* START Material for this task *

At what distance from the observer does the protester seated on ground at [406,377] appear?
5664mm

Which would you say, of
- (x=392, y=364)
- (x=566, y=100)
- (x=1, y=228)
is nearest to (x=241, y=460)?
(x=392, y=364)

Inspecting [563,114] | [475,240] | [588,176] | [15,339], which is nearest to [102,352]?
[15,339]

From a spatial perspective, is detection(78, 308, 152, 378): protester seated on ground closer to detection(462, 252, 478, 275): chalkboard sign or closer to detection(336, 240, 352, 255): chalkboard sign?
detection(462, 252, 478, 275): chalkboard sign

* END Material for this task *

Exercise goal: Count the lines of the entries above that contain the string "nearest", treating uppercase and lowercase letters as distinct. Give only the number.

Solution to the exercise: 2